# Hire a driver?



## Ross&MaryAnn (Dec 28, 2017)

How should we go about hiring a driver for when we are exploring Mexico? Are there companies? Can anyone recommend anyone? My husband is having a knee replaced in March. When we visit depends on his recovery so I can't give dates now. We are hoping for June. We want to visit 3 areas so we would need a driver in each area. We are planning to go to Aguacalientes, Puruandiro and Tequesquitengo. Can anyone recommend real estate agents in those areas?


----------



## lagoloo (Apr 12, 2011)

Every area seems to have drivers who will take you where you need to go. I don't know where you are, but I do have the name of a family of good, reliable drivers in the lake Chapala area.


----------



## ojosazules11 (Nov 3, 2013)

Ross&MaryAnn said:


> How should we go about hiring a driver for when we are exploring Mexico? Are there companies? Can anyone recommend anyone? My husband is having a knee replaced in March. When we visit depends on his recovery so I can't give dates now. We are hoping for June. We want to visit 3 areas so we would need a driver in each area. We are planning to go to Aguacalientes, Puruandiro and Tequesquitengo. Can anyone recommend real estate agents in those areas?


I just sent you a PM (private message).


----------



## lat19n (Aug 19, 2017)

Ross&MaryAnn said:


> How should we go about hiring a driver for when we are exploring Mexico? Are there companies? Can anyone recommend anyone? My husband is having a knee replaced in March. When we visit depends on his recovery so I can't give dates now. We are hoping for June. We want to visit 3 areas so we would need a driver in each area. We are planning to go to Aguacalientes, Puruandiro and Tequesquitengo. Can anyone recommend real estate agents in those areas?

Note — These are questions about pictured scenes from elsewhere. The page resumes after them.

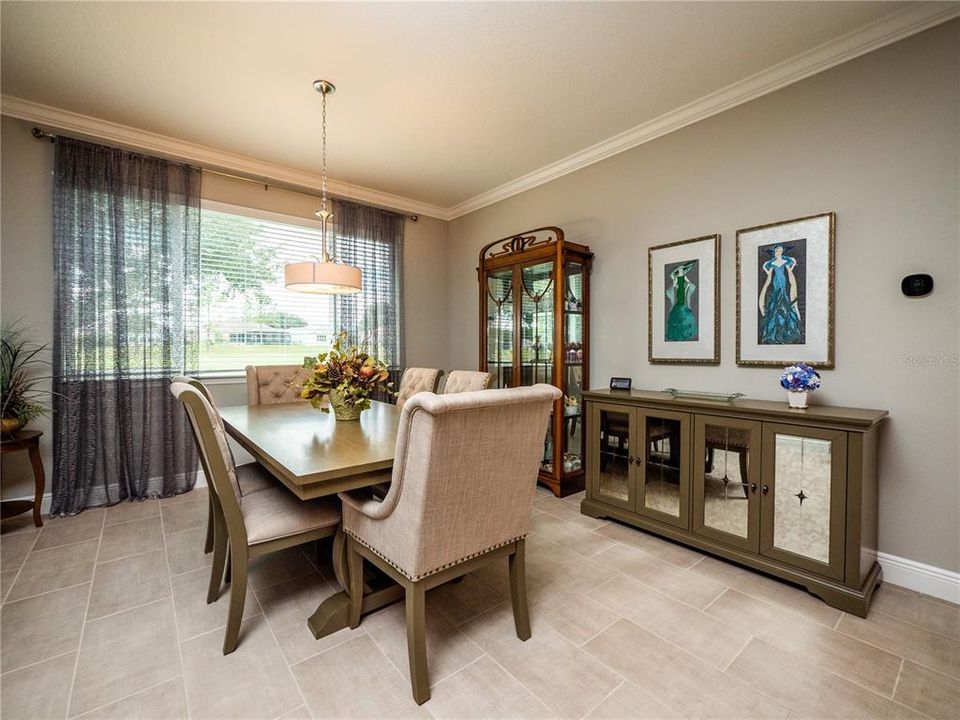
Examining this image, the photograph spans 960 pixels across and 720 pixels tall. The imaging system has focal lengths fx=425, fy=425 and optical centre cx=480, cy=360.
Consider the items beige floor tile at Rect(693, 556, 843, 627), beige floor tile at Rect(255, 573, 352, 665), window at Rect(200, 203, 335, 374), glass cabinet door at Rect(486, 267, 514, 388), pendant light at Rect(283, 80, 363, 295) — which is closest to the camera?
beige floor tile at Rect(255, 573, 352, 665)

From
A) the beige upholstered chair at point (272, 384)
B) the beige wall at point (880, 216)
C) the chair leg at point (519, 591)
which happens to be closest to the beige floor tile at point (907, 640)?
the beige wall at point (880, 216)

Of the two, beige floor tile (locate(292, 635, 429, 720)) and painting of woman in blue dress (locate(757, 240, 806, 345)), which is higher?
painting of woman in blue dress (locate(757, 240, 806, 345))

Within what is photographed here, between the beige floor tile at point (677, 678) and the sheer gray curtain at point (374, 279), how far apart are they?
10.7ft

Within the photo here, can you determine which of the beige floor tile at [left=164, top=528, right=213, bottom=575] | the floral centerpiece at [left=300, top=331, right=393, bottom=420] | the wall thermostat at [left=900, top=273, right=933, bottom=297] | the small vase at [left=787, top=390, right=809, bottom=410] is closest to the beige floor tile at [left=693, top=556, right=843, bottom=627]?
the small vase at [left=787, top=390, right=809, bottom=410]

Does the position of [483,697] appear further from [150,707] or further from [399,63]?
[399,63]

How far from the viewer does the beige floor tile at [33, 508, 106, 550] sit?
2.46 m

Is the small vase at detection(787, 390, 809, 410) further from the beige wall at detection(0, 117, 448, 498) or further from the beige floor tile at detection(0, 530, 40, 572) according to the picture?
the beige wall at detection(0, 117, 448, 498)

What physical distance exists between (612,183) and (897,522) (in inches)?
105

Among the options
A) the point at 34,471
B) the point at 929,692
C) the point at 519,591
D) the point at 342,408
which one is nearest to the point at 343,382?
the point at 342,408

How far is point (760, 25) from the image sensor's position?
2.05 metres

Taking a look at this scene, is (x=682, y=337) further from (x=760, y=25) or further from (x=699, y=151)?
(x=760, y=25)

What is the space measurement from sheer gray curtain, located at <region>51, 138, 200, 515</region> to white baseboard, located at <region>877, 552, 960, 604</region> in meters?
4.46

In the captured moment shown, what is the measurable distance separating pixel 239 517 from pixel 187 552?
3.93 feet

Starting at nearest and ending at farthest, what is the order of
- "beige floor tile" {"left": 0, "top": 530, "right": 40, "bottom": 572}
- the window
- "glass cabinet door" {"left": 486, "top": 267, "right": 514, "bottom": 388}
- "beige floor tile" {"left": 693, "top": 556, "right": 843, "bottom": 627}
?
"beige floor tile" {"left": 693, "top": 556, "right": 843, "bottom": 627}, "beige floor tile" {"left": 0, "top": 530, "right": 40, "bottom": 572}, the window, "glass cabinet door" {"left": 486, "top": 267, "right": 514, "bottom": 388}
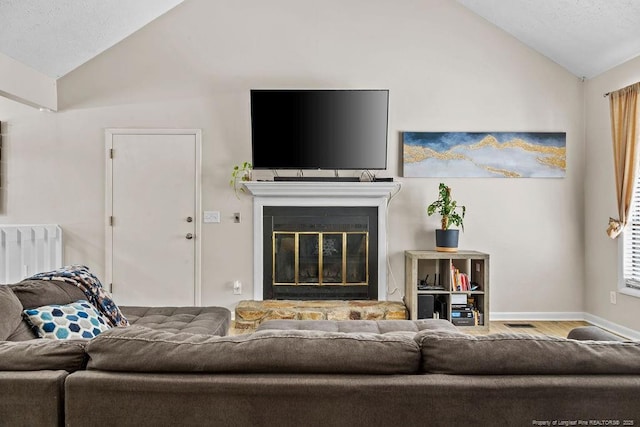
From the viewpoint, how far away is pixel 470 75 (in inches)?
195

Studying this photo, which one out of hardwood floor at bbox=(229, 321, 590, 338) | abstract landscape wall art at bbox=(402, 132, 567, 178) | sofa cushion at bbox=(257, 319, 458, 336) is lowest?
hardwood floor at bbox=(229, 321, 590, 338)

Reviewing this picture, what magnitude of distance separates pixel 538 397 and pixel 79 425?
1.27 m

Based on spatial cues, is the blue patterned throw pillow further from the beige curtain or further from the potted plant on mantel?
the beige curtain

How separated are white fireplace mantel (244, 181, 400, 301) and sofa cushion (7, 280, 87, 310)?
2.45 meters

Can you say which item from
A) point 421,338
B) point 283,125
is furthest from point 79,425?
point 283,125

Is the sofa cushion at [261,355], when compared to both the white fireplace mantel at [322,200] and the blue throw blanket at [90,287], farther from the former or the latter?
the white fireplace mantel at [322,200]

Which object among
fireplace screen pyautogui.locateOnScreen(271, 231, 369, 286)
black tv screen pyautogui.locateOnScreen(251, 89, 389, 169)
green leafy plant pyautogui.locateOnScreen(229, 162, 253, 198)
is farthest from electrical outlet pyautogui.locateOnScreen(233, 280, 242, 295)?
black tv screen pyautogui.locateOnScreen(251, 89, 389, 169)

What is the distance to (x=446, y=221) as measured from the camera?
4719 mm

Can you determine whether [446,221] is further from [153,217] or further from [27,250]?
[27,250]

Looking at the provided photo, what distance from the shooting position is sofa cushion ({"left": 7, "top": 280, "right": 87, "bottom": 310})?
2178 mm

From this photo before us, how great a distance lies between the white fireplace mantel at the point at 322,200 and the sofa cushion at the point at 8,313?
2.91 meters

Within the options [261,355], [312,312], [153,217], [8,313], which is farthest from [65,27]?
[261,355]

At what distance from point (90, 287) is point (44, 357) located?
1.30m

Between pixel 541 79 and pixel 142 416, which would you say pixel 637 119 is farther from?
pixel 142 416
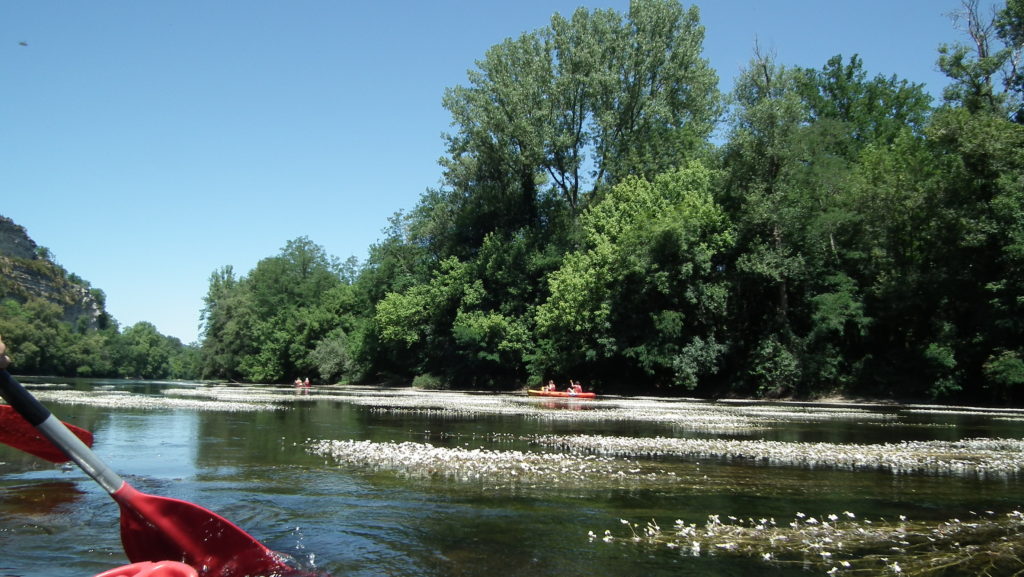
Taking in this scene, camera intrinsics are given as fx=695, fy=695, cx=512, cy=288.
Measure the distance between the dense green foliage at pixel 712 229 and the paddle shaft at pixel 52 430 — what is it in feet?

Tequesquitengo, Morelos ? I am familiar with it - what would make you consider that area ? Puente de Ixtla and surrounding areas appear to be extremely violent at the moment. But don't take my word for it. Search on it from the Cuernavaca paper :

https://www.elsoldecuernavaca.com.mx/search?search=puente de ixtla

https://www.elsoldecuernavaca.com.mx/search?search=Tequesquitengo

It is a man made lake. The closest thing I can think of is maybe a Lake Meade (with no dam) that you can drive around in about an hour. 

As you probably know it is perhaps 45-60 minutes outside Cuernavaca Centro. There is apparently a Morelos' bus line that goes there from either Taxquena Mexico City or Cuernavaca. 

Grupo Pullman de Morelos Destinos Venta de Boletos


----------



## Ross&MaryAnn (Dec 28, 2017)

lat19n said:


> Tequesquitengo, Morelos ? I am familiar with it - what would make you consider that area ? Puente de Ixtla and surrounding areas appear to be extremely violent at the moment. But don't take my word for it. Search on it from the Cuernavaca paper :
> 
> https://www.elsoldecuernavaca.com.mx/search?search=puente de ixtla
> 
> ...


Thanks! We do need to learn more and we're trying! 

Do you know know anything about Tepic?


----------



## Anonimo (Apr 8, 2012)

Ross&MaryAnn said:


> Thanks! We do need to learn more and we're trying!
> 
> Do you know know anything about Tepic?


Many years ago, we spent a night in Tepic while bussing to the Pacific coast. My impression of of the city from that brief visit was that it was dominated by a very large, noisy and polluting sugar mill. Maybe it's changed for the better since then.


----------